Perhaps it would have been different had he made a 10-footer for birdie at his opening hole, the 10th.
But despite making three birdies in his round, he hit too many poor shots and was punished in US Open fashion.
Struggling in the crosswind, he missed the short 11th in the bunker right (bogey), the 12th fairway right (bogey) and the 13th right with a wedge from the centre of the fairway (bunker), three-putting from 35 feet for a double-bogey six.
He then made another six at the 536-yard, par-four 14th, where his driver sailed deep in the rough from where he could only advance the ball a few yards.
It was starting to get ugly, and after his ironic "hurray" when a 15-footer dropped for a birdie at the 15th, he took six at the uphill, 620-yard, par-five 16th after tangling with a fairway bunker.
The steady wind was playing havoc with the field, and there were some 50 yards between Mickelson's pushed tee shot at the 185-yard 17th and McIlroy's weak push.
Both got up and down for par, but while Mickelson, who shot 77, somehow turned in four-over 39 to match Jordan Spieth, who shot a 78, McIlroy was out in seven-over 42 after another missed green led to a bogey at the 18th.
His championship challenge was not quite over until he managed to double-bogey the first, losing another long iron from the tee, sending it 30 yards right into the thick grass.
His approach flew well left into more jungle, and after barely hacking his third into the bunker in front of him, he took three more to get down from there for his third double-bogey six of the day.
He missed the 252-yard second well right too and bogeyed again to go 10-over before making a four-footer at the par-five fifth and a 25-footer at the sixth for back-to-back birdies to get back to eight-over.
But he then missed the tricky seventh long and left, failing from four feet for par before dropping another shot at the ninth.
Spieth shot 78 and was in trouble from the moment he three-putted the 10th and overshot the short 11th from a greenside bunker, running up a triple-bogey six after his first chip came back to his feet.
As for Mickelson, who is trying to complete the career Grand Slam this week, the left-hander made just one birdie in his 77 despite missing only one fairway.
Poulter made three birdies and two bogeys, breaking 70 for just the fourth time in 42 US Open rounds.
"It was extremely windy, and it was extremely difficult.
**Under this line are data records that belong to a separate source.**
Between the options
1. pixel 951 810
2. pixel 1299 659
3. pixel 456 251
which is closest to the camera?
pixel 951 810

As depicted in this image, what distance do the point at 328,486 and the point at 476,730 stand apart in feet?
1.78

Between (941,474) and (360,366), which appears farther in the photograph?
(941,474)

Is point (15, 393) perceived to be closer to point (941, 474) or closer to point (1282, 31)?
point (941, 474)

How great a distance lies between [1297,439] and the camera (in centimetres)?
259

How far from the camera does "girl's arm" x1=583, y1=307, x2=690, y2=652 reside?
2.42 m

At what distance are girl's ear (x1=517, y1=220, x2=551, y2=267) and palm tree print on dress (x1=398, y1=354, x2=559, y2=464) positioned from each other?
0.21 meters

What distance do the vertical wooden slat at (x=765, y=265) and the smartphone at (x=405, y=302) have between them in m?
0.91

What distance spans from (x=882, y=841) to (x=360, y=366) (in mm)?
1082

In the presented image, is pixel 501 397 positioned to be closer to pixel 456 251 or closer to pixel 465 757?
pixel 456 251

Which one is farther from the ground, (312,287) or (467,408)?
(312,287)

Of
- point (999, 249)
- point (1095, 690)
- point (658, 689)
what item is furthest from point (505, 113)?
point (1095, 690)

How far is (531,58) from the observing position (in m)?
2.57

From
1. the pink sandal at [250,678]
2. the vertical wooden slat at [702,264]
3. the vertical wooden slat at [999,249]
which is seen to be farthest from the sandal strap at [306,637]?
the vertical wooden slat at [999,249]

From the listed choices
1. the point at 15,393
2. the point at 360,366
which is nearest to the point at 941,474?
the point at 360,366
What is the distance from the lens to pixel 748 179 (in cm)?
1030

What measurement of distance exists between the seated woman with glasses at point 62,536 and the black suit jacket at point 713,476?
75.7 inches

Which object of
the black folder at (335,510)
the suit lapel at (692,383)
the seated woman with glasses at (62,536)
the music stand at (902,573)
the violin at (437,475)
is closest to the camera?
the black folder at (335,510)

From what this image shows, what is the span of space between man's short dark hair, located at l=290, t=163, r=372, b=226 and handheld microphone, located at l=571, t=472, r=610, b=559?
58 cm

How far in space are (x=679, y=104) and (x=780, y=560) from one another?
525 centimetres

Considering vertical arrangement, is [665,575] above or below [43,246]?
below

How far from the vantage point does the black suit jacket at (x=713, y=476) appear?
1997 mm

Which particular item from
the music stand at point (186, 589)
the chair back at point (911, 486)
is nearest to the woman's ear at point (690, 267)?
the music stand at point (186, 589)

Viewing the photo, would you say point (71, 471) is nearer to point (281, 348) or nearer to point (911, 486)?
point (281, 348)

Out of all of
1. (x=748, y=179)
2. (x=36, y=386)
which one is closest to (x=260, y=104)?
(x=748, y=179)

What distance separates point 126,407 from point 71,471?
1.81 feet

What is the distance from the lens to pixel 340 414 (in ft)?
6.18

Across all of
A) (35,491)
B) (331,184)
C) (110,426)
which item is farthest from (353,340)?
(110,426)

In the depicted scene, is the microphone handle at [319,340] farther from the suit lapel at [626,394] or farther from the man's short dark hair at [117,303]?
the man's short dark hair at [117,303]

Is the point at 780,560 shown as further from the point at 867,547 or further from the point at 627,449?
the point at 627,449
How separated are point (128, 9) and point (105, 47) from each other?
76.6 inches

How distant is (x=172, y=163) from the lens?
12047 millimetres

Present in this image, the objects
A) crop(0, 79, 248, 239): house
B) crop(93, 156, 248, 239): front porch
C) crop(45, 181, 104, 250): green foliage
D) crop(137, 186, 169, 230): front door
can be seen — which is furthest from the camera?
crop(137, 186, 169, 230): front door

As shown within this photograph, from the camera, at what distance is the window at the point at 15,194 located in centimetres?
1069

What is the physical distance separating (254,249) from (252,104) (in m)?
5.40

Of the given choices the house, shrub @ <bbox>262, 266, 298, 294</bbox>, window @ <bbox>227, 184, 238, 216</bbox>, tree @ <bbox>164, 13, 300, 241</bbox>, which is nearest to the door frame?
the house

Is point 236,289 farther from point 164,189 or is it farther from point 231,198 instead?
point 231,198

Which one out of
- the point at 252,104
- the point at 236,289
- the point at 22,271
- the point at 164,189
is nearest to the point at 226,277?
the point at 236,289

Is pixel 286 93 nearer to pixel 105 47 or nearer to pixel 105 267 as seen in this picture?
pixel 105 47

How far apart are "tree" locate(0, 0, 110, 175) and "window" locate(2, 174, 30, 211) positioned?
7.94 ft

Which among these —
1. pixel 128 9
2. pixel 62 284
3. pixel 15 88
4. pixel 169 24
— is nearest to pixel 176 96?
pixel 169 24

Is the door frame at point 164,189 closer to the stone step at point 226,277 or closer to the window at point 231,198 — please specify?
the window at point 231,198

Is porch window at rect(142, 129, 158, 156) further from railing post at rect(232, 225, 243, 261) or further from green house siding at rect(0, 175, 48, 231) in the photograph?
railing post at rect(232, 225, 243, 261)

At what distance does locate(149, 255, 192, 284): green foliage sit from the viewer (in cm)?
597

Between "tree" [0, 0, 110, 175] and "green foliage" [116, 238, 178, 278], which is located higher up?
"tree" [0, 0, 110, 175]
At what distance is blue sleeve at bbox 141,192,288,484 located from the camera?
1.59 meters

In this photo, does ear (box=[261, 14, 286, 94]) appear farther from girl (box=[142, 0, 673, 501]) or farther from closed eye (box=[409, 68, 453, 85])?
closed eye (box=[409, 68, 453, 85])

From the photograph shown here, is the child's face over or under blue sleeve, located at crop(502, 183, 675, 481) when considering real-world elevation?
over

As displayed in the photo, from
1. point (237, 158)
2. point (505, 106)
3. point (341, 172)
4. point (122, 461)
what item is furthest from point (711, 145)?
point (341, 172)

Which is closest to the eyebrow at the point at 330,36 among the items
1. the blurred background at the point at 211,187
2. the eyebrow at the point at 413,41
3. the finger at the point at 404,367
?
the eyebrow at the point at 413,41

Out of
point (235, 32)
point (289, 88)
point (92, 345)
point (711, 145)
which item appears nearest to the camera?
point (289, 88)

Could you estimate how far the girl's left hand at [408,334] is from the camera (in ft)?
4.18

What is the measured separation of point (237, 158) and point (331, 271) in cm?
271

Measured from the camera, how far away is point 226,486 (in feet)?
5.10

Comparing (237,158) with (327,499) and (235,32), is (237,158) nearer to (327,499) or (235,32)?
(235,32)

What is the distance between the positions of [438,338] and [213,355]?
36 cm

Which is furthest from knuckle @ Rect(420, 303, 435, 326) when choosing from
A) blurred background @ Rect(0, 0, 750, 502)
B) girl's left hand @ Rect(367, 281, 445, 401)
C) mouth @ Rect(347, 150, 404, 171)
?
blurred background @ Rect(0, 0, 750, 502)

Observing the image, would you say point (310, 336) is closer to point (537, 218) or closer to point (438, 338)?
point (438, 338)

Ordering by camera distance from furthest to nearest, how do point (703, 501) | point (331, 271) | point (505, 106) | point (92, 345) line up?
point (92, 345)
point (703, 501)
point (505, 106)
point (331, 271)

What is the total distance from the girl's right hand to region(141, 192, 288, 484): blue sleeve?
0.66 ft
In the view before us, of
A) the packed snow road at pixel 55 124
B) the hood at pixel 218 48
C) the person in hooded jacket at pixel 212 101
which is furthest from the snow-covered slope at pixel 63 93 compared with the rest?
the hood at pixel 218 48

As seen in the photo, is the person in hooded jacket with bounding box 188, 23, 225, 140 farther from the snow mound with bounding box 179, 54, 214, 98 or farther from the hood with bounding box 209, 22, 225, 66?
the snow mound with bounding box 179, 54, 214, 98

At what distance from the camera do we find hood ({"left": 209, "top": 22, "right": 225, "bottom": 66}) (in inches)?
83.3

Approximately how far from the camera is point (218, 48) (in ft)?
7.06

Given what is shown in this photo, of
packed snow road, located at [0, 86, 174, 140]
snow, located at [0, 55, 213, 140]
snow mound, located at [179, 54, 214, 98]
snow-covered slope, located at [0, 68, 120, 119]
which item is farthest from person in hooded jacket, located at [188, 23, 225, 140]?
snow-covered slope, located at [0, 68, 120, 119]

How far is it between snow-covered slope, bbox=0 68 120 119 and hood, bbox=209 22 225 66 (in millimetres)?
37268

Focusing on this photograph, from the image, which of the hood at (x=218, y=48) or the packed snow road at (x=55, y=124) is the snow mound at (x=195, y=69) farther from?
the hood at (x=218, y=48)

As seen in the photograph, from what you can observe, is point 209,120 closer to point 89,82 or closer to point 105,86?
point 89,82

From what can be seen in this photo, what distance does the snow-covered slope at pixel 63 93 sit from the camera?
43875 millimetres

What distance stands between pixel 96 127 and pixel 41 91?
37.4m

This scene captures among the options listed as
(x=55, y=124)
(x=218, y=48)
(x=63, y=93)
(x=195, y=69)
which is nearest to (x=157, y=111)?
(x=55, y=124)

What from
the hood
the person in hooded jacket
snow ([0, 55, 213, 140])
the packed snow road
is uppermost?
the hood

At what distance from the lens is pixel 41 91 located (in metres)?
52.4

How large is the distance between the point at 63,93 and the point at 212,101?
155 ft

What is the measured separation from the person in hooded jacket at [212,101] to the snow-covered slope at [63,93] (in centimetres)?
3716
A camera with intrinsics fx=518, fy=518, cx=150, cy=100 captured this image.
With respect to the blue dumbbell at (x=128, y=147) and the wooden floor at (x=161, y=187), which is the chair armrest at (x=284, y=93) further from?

So to come off the golf course under-par is extremely satisfying," Poulter said.
On the mindset required to do well, he said: "Patience is everything, especially this week and especially any US Open. Every one of the US Opens I've played in the past, I've been disappointed. I've been angry. I've been frustrated.
"They're tough. They're always set up difficult. They're supposed to be difficult. But shooting over-par is hard to take sometimes."
Rose, one of the pre-tournament favourites, was equally thrilled with his 71.
"Got in the car, didn't pay much attention," he said. "Arrived here, I'm like whoa, what's going on? The wind, the flags were already, you know, fluttering dead straight. So I knew I was in for a tough day when I saw that."